- A cruise that was announced in March, with plans to sail the world, is now in limbo.
- Prospective passengers paid down payments on rooms costing up to $109,000 a year, per CNN.
- Customers are now demanding refunds amid internal uncertainty, a prospective passenger told Insider.
Customers who spent thousands of dollars on a multi-year cruise billed to hit every continent are demanding their money back after issues with the cruise company's founding staff arose, months after the venture was announced.
The first-of-its-kind cruise MV Gemini Cruise, announced in late February, was set to launch from Istanbul in November, with plans to visit all seven continents and 135 countries. The voyage is now plagued with management issues that are leaving customers wary of hopping aboard.
The MV Gemini cruise was organized by Miray Cruises and its subsidiary company Life at Sea Cruises. However, ties between Life at Sea at Miray for the project were severed this month, according to CNN, citing the former managing director of Life at Sea Cruises.
In a press release on March 10, Miray Cruises mentioned that the ship would be "overhauled" ahead of the trip, now months away. Miray Cruises did not immediately return Insider's request for comment but said in a May webinar for passengers that the trip was still going ahead, per CNN.
Kimberly Arizzi was among the first to sign up in March, and sent a $5,000 down payment for the cruise at the time, interfacing directly with the Life at Sea sales team, Arizzi told Insider. But the uncertainty over the ship and the staffing shakeup made her and other prospective passengers walk back their plans.
"I thought I had my life set up for the next few years," Arizzi told Insider. "It's not only the furniture I lost, it was the boat-topia — the idea of being in a like minded-community, all doing something together for the first time ever."
One woman sold her apartment ahead of the trip
Arizzi, who lives in Chicago, sold thousands of dollars worth of clothes, furniture, and her TVs, in preparation for the cruise. She recently retired and had also sold her apartment, moved to a park trailer, she said.
Jim Cremer, another prospective passenger, told Insider that the voyage was initially a "dream trip," but that right now, he is "not yet confident that Miray can pull it off."

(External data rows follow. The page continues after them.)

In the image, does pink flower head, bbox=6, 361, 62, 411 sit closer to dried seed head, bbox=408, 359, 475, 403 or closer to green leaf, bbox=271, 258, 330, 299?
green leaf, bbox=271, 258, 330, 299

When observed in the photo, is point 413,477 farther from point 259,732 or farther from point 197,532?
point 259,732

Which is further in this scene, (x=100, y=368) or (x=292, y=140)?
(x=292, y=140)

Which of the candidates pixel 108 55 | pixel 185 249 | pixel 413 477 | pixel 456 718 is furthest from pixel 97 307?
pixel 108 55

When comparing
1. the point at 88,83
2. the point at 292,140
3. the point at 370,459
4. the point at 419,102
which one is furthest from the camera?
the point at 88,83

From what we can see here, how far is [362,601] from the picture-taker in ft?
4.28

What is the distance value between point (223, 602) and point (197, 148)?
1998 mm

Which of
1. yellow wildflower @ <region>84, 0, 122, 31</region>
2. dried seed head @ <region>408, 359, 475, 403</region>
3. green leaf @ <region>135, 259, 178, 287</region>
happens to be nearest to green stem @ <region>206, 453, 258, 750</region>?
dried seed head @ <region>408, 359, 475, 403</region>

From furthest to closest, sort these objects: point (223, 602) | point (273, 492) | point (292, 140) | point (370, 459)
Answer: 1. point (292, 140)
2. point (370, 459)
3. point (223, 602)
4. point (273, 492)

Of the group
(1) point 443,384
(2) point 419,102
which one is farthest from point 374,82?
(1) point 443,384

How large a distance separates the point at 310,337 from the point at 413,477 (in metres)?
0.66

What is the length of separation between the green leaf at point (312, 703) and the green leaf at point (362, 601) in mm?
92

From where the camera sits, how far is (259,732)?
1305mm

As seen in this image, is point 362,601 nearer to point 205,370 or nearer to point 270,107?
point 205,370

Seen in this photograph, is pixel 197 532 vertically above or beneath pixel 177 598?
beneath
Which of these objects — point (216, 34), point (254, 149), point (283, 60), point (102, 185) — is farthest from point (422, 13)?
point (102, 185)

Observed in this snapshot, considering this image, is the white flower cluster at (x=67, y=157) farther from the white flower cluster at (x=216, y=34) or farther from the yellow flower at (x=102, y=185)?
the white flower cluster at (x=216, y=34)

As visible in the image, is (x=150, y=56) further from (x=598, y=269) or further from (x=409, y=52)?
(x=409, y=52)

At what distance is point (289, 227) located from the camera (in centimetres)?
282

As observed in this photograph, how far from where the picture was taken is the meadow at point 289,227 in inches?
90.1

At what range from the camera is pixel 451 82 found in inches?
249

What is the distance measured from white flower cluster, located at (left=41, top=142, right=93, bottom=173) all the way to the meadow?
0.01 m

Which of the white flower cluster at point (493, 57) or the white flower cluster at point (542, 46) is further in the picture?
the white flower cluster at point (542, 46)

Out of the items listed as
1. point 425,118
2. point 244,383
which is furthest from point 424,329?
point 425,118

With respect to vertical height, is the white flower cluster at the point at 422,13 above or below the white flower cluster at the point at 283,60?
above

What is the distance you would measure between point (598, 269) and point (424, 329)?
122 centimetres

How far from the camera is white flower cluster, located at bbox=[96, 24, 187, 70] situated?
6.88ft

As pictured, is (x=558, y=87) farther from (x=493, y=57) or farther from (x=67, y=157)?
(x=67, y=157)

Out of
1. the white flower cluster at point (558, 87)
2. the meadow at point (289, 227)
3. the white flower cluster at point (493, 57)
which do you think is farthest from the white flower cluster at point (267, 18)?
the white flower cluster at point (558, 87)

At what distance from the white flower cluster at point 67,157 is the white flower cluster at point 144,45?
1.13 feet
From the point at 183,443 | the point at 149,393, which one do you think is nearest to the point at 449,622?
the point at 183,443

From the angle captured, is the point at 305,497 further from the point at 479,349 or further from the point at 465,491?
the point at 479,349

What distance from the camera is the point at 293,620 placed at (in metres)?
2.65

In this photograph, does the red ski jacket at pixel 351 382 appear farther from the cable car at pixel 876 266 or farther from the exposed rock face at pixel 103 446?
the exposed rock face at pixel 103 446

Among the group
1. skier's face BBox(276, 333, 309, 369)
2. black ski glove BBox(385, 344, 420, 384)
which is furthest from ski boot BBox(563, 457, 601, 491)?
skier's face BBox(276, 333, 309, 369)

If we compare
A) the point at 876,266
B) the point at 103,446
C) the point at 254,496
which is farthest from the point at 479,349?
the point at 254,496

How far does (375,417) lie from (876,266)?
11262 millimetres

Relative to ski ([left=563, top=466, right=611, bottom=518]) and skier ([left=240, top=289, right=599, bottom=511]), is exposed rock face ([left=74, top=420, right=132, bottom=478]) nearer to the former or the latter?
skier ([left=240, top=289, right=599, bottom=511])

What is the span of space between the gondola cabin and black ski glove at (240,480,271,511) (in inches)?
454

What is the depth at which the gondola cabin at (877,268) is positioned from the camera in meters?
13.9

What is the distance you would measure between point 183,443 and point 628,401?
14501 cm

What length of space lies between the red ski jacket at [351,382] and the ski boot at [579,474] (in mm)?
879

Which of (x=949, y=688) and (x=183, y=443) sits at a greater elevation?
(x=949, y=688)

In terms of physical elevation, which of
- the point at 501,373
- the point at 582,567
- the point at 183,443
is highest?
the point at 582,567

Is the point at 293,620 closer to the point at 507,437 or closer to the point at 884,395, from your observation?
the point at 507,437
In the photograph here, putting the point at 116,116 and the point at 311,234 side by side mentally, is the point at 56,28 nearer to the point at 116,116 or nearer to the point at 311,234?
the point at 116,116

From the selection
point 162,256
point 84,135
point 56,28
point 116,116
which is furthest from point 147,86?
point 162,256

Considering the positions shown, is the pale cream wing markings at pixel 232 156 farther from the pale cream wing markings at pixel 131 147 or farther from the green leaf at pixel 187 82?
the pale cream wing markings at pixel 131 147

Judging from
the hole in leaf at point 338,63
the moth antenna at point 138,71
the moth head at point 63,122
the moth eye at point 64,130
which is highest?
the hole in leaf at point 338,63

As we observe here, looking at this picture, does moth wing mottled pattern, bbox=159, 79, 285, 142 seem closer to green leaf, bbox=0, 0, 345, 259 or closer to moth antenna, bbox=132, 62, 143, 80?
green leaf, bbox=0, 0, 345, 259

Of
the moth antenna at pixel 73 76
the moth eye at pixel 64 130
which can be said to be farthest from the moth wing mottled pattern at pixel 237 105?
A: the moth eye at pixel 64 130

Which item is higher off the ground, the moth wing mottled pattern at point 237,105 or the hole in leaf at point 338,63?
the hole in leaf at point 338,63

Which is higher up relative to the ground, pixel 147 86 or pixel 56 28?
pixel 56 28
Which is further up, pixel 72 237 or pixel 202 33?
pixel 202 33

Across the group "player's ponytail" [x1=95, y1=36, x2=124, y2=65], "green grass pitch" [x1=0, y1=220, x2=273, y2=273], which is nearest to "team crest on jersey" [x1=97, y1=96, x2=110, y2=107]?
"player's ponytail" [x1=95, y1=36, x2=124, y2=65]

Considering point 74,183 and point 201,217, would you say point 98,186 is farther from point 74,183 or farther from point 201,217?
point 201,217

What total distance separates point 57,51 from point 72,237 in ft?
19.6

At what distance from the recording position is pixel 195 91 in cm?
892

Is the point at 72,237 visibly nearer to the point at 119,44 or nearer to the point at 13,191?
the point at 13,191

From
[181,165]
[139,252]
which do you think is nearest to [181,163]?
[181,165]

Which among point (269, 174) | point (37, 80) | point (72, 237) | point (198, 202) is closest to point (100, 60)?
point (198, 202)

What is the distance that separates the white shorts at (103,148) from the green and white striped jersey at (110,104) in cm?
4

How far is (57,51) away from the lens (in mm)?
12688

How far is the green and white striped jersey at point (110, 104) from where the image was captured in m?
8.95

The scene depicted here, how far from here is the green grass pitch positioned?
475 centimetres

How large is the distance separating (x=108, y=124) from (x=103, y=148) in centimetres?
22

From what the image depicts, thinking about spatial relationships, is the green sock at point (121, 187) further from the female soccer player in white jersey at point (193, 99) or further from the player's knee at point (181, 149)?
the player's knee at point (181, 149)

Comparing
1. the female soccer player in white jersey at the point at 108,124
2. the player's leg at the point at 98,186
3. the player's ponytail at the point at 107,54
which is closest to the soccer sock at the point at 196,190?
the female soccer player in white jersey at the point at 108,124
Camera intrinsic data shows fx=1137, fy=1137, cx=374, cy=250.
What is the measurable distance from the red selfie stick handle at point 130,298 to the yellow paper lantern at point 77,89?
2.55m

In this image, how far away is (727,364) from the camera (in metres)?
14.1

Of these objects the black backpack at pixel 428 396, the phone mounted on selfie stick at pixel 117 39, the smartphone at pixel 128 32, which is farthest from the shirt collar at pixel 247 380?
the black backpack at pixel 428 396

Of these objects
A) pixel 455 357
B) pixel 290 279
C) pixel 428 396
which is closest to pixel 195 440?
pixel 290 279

In a Facebook group for the Life at Sea community with almost 800 members, Mike Petterson, Life at Sea's former managing director, wrote that his company issued refunds after a split with Miray, and cast doubt on whether it would be ready to sail by November.
Arizzi's deposits were refunded on April 20, she told Insider. Prospective customers have through the end of June to send deposits amid the fracas, according to Petterson.
Petterson did not immediately return Insider's request for comment.
The two companies organizing the trip have parted ways
Arizzi echoed that there had been a breakdown between Life at Sea and Miray, with parent company Miray holding two to three webinars a day to quell customer concerns about the future of the trip, she told Insider.
The webinars have also left some with mixed feelings, she added.
"It was like a press conference where astronauts go to the moon and look really sullen, but should look excited," Arizzi told Insider. "They promised so much, and perhaps over promised."
Arizzi told Insider that Miray is planning to go forward with the cruise, inviting customers to Istanbul three days early to party on the boat. She won't be attending, or making another deposit for at least the next year. She decided to board a shorter-term cruise until the summer "and see what's out there for next year."
"I believe the Gemini ship will go on," she said, "but I just don't think I'll be happy on it."